KHR-1ファーストアニバーサリー出場当時の様子 見事優勝を飾ったロボット「シャイニングG」

 だが丸さんは開発を始めた当時は「マスタースレーブ」という名前も知らなかったという。システム名にも「モビルトレースシステム」と名づけてソフトウェアを書いていた。ROBO-ONEのテクニカルカンファレンスで初めて、光子力研九所チームの「マジンガア」がマスタースレーブを使っていることを知り、オリジナリティを出そうとひずみゲージを使うなどして出場した。

 そして、ファーストアニバーサリーでも優勝した。「そこからですかね。急にかわり始めた。自分が、というか、周りから急に(笑)」。

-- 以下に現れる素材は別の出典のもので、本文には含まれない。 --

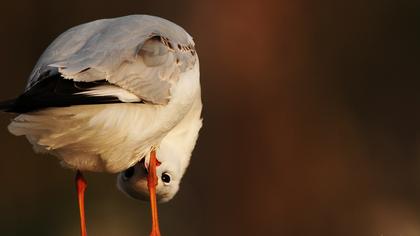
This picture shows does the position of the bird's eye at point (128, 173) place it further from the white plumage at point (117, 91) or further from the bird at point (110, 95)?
the white plumage at point (117, 91)

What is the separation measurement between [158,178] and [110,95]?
113 centimetres

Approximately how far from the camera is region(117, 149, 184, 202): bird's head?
17.6 feet

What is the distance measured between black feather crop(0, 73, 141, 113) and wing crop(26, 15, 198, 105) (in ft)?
0.11

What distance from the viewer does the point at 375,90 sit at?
9938 millimetres

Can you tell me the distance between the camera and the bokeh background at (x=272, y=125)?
811cm

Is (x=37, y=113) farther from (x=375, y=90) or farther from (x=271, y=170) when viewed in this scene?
(x=375, y=90)

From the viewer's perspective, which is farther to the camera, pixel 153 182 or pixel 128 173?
pixel 128 173

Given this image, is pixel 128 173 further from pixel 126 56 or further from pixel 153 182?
pixel 126 56

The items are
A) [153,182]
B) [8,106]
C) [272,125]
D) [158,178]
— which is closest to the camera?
[8,106]

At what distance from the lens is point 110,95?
4320 millimetres

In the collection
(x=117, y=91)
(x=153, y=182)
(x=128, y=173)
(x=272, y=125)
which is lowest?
(x=272, y=125)

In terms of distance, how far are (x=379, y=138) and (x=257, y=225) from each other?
1583 millimetres

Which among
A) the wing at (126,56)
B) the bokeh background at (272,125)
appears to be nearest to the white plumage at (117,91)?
the wing at (126,56)

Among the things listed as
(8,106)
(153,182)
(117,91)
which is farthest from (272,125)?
(8,106)
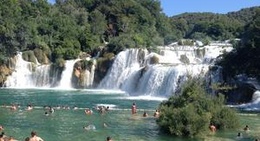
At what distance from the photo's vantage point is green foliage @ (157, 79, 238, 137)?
103 ft

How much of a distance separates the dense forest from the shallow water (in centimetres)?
1187

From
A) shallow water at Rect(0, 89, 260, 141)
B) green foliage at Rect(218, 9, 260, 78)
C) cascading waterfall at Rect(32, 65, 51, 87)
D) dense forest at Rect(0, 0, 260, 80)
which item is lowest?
shallow water at Rect(0, 89, 260, 141)

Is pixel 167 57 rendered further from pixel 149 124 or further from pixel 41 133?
pixel 41 133

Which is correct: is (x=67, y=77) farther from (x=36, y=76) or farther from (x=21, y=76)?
(x=21, y=76)

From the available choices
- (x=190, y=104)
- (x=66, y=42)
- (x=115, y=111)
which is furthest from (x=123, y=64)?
(x=190, y=104)

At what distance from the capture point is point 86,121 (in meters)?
38.2

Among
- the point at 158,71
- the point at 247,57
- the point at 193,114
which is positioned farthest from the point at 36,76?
the point at 193,114

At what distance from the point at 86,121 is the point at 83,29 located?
51.8 m

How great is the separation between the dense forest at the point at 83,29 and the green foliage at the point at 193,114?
1546cm

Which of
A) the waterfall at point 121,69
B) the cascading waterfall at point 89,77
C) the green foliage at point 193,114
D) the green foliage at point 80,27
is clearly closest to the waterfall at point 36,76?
the cascading waterfall at point 89,77

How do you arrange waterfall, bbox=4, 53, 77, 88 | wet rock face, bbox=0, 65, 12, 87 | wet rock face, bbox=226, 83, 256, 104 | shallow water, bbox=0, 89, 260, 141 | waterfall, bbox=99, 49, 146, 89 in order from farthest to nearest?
waterfall, bbox=4, 53, 77, 88 < wet rock face, bbox=0, 65, 12, 87 < waterfall, bbox=99, 49, 146, 89 < wet rock face, bbox=226, 83, 256, 104 < shallow water, bbox=0, 89, 260, 141

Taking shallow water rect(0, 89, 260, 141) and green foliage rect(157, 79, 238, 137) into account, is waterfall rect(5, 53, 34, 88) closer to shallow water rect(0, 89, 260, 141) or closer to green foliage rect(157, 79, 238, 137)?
shallow water rect(0, 89, 260, 141)

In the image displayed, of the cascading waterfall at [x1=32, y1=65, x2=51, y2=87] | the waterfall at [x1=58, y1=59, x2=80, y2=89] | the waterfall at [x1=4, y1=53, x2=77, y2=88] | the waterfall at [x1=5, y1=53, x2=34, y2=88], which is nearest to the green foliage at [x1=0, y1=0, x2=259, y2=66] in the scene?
the waterfall at [x1=5, y1=53, x2=34, y2=88]

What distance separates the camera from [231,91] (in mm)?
50219
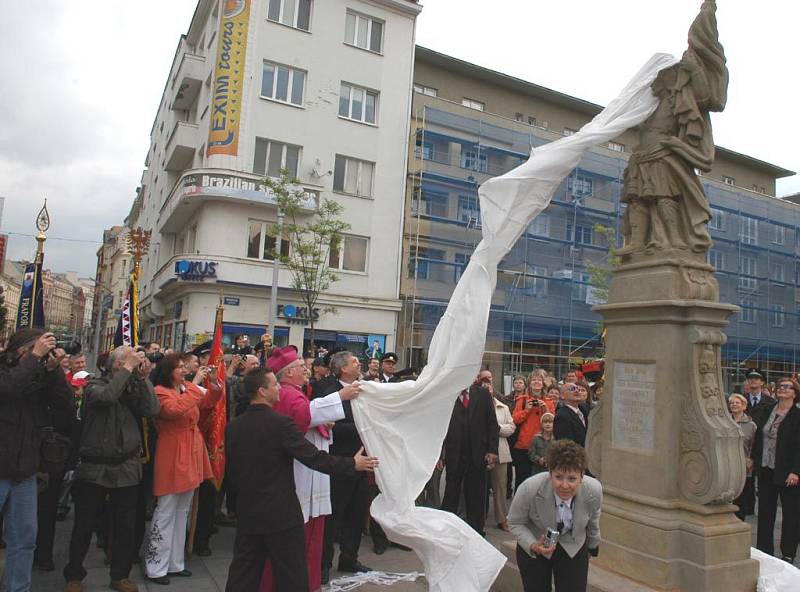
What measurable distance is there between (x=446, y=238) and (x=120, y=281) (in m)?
48.7

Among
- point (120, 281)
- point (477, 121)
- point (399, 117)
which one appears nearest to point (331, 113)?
point (399, 117)

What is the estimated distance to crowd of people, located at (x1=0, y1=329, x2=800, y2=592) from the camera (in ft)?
13.2

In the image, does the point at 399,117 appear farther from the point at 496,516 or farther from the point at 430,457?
the point at 430,457

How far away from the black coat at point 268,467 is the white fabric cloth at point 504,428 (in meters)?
4.78

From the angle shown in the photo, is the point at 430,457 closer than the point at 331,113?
Yes

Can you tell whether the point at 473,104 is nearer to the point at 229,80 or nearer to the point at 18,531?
the point at 229,80

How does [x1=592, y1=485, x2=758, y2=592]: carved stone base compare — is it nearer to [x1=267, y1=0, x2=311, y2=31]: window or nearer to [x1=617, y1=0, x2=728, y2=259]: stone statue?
[x1=617, y1=0, x2=728, y2=259]: stone statue

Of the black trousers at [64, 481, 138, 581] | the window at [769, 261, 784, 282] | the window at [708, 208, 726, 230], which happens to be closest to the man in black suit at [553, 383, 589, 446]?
the black trousers at [64, 481, 138, 581]

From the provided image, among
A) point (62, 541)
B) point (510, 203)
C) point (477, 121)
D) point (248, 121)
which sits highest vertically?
point (477, 121)

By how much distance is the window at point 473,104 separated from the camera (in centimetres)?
3420

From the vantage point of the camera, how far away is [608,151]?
34.6m

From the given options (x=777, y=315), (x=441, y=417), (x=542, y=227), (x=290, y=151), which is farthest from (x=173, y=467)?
(x=777, y=315)

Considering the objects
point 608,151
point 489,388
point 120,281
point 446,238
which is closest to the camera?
point 489,388

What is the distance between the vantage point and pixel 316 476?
543 centimetres
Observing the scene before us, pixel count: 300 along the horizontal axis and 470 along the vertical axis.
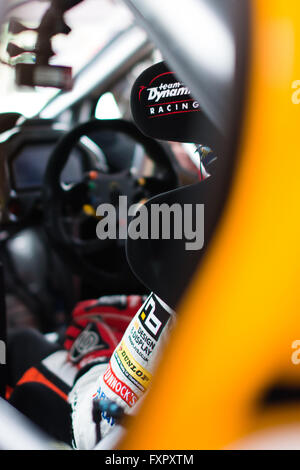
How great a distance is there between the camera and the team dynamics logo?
807 mm

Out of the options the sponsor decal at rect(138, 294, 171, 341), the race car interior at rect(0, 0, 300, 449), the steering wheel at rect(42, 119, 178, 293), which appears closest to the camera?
the race car interior at rect(0, 0, 300, 449)

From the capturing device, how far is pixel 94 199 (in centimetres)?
197

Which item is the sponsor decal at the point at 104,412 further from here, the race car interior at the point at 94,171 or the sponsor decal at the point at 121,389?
the race car interior at the point at 94,171

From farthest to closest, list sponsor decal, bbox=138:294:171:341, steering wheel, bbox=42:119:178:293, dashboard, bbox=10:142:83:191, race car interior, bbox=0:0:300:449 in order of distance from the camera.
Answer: dashboard, bbox=10:142:83:191, steering wheel, bbox=42:119:178:293, sponsor decal, bbox=138:294:171:341, race car interior, bbox=0:0:300:449

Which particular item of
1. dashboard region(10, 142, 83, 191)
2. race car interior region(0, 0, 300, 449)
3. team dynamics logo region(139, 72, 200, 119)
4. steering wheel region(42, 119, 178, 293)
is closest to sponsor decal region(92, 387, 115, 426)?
race car interior region(0, 0, 300, 449)

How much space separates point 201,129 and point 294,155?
0.54ft

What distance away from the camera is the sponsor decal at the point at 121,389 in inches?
35.1

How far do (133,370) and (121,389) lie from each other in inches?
1.6

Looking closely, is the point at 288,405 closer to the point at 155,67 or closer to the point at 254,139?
the point at 254,139

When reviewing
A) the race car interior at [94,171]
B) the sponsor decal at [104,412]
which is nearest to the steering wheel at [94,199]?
the race car interior at [94,171]

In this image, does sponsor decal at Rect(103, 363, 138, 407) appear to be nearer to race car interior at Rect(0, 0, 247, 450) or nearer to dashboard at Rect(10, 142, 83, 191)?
race car interior at Rect(0, 0, 247, 450)

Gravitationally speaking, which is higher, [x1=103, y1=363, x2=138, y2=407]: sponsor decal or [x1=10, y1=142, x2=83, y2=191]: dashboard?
[x1=10, y1=142, x2=83, y2=191]: dashboard

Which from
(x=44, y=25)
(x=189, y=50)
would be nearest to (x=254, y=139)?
(x=189, y=50)

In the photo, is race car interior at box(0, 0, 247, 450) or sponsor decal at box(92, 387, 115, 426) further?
sponsor decal at box(92, 387, 115, 426)
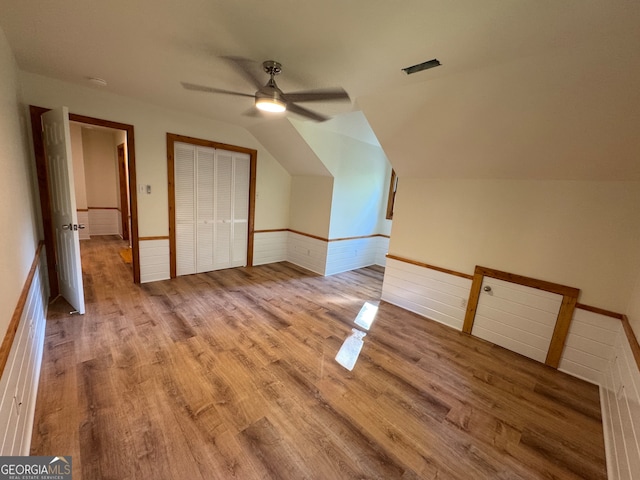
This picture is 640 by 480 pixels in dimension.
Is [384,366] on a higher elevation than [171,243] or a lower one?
lower

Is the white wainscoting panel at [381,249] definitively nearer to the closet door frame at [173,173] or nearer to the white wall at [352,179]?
the white wall at [352,179]

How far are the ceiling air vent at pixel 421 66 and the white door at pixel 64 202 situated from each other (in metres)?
3.01

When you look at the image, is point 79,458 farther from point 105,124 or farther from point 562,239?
point 562,239

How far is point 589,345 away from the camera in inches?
91.7

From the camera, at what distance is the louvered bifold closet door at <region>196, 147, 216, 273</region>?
13.1 ft

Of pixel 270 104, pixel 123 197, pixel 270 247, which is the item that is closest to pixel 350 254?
pixel 270 247

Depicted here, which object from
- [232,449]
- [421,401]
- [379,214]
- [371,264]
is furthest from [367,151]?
[232,449]

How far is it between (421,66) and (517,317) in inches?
100

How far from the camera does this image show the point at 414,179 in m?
3.33

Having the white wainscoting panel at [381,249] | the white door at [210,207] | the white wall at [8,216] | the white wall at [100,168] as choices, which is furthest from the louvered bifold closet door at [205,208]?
the white wall at [100,168]

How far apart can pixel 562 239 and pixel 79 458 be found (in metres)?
3.84

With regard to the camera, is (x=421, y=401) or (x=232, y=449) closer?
(x=232, y=449)

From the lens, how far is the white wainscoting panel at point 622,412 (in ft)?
4.51

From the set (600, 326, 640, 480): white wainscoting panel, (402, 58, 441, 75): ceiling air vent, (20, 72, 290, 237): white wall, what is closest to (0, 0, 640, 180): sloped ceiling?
(402, 58, 441, 75): ceiling air vent
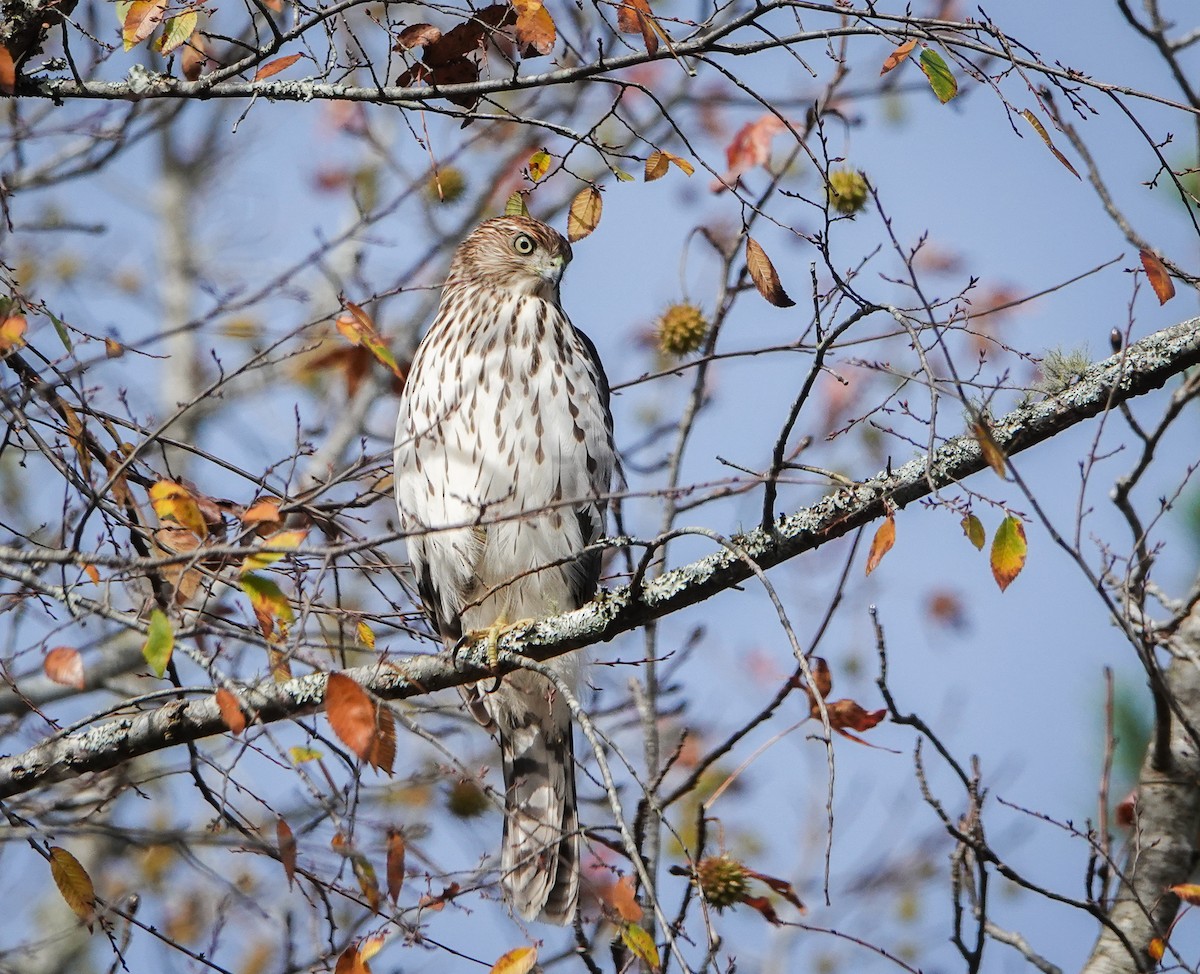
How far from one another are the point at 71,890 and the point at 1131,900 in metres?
2.46

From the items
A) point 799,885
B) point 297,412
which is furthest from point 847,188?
point 799,885

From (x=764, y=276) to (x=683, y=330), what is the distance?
190 cm

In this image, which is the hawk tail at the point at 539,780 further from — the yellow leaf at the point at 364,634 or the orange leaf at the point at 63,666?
→ the orange leaf at the point at 63,666

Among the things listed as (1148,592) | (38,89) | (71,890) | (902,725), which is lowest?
(71,890)

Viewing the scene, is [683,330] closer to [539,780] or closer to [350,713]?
[539,780]

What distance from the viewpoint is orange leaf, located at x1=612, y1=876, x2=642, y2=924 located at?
9.51ft

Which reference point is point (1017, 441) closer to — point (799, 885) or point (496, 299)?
point (496, 299)

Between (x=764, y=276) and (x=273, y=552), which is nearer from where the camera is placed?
(x=273, y=552)

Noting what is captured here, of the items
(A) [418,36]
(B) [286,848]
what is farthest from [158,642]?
(A) [418,36]

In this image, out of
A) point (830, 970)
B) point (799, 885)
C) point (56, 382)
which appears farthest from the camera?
point (830, 970)

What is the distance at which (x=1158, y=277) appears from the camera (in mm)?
2760

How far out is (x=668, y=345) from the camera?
4859 mm

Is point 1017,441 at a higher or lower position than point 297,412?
lower

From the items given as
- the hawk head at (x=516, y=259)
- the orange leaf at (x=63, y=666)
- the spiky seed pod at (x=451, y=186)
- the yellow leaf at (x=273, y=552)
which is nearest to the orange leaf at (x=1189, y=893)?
the yellow leaf at (x=273, y=552)
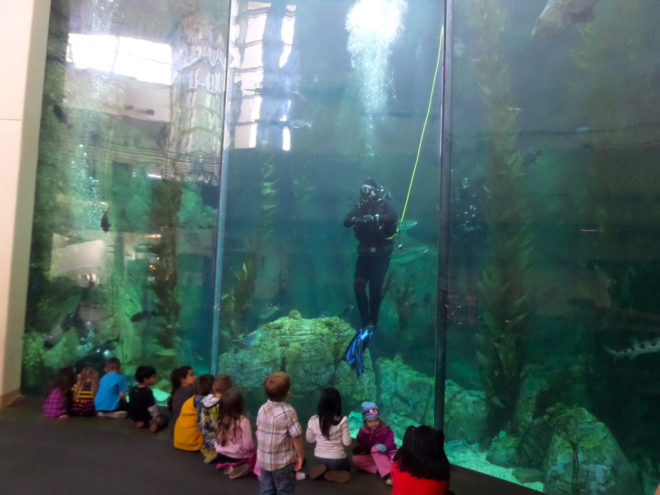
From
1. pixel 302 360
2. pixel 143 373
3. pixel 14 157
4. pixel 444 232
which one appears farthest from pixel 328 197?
pixel 14 157

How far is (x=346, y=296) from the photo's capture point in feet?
21.4

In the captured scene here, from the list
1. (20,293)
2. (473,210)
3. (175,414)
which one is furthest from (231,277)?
(473,210)

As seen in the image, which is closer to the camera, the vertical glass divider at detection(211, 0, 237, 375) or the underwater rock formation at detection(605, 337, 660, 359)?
the underwater rock formation at detection(605, 337, 660, 359)

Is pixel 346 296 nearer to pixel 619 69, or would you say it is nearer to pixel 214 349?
pixel 214 349

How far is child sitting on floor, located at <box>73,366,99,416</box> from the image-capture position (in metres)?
5.42

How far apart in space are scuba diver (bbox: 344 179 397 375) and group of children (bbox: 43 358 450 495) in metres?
1.81

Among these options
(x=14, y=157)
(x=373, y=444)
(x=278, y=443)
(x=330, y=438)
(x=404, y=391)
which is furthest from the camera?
(x=14, y=157)

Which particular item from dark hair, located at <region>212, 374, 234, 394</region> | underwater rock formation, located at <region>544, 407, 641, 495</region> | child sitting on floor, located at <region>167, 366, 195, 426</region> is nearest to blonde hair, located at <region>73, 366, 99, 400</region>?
child sitting on floor, located at <region>167, 366, 195, 426</region>

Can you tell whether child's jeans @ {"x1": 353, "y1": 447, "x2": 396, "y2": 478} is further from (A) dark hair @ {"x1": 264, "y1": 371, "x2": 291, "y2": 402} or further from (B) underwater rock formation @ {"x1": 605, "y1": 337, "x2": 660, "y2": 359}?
(B) underwater rock formation @ {"x1": 605, "y1": 337, "x2": 660, "y2": 359}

この後にROBO-ONEJクラス、そして後にはROBO-ONE本戦に出場するのだが、「でないとまずいのかな」という感じだった、という。まだまだROBO-ONEは遠い世界だと思っていたのだ。

 ファーストアニバーサリーの1カ月後に行なわれた、ROBO-ONE「Jクラス」には操縦者としてお子さんの健太君がデビューした。結果は3位。こうなると、次は「ROBO-ONE」出場しかない。周囲もそれを望んでいた。


「キングカイザー」誕生

 そしてROBO-ONEに出るためのマシンとして「キングカイザー」の製作が始まる。デザインはいわゆるスーパーロボット系にした。子ども達が喜ぶからだ。基本的に要求仕様はすべて子ども達から出ている。「クライアントは子ども達」なのだ。

 もっとも、デザイン上のこだわりは丸さん本人にも強い。赤いボディがキングカイザーの特徴だが、もしアルミ板金のまま塗装する暇がなかったら棄権するという。また、第10回ROBO-ONEでは「カイザーブレード」と呼ぶ折り畳み式の腕先パーツをつけて登場したが、以前は大きなナックルをつけていた。「やはり拳がないと気持ちが入らない」と笑う。

 そもそも、カイザーブレードをつけた理由も、これがないと頭部パーツをつけたまま前転できないからだったそうだ。オリジナルデザインの頭部には、別に何の機能もないのだが、やはり頭なしで出ることは考えられないそうだ。

 性能仕様の目標を決める上では、もちろん、ROBO-ONE上位陣からの影響も大きかった。2005年8月に幕張で開催されたキャラホビショーのバンプレストブースで、デモを行なった際、杉浦さんの「ダイナマイザー」と初めて手合わせをした。そのとき、あまりのすごさに驚愕した。「ここまで差があるのかと思いました。こっちはまるで止まっているかのような感じで、あっという間に回り込まれてしまう」。この機体では勝てない、と本当に思ったそうだ。「話にならない」と。どんなに重いパンチを持っていても、あたらなければどうということはない。足の速いマシンが勝つ――。そう感じた。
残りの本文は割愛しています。